_Problem to work on_. Please write out the records below word for word, leaving out the pictures.

_Data excerpts_.

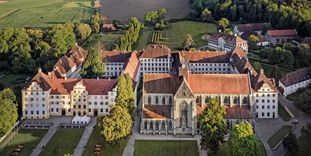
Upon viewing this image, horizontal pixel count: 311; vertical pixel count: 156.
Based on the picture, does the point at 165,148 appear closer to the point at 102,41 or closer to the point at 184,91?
the point at 184,91

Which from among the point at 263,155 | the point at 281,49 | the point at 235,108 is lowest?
the point at 263,155

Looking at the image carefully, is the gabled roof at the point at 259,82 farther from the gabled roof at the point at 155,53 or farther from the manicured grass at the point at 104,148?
the gabled roof at the point at 155,53

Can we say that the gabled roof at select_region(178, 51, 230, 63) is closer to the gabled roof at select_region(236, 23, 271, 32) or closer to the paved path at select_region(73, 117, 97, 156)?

_Reply to the task_.
Upon viewing this image, horizontal pixel count: 311; vertical pixel count: 156.
Based on the picture, does the point at 165,148 appear closer to the point at 102,41 or closer to the point at 184,91?
the point at 184,91

Which from among the point at 263,155 | the point at 281,49 | the point at 235,108 is lowest?
the point at 263,155

Looking at the image carefully, is the gabled roof at the point at 259,82 farther from the gabled roof at the point at 155,53 or farther from the manicured grass at the point at 104,148?
the gabled roof at the point at 155,53

Can we say that the gabled roof at select_region(178, 51, 230, 63) is closer to the gabled roof at select_region(236, 23, 271, 32) or closer to the paved path at select_region(73, 117, 97, 156)?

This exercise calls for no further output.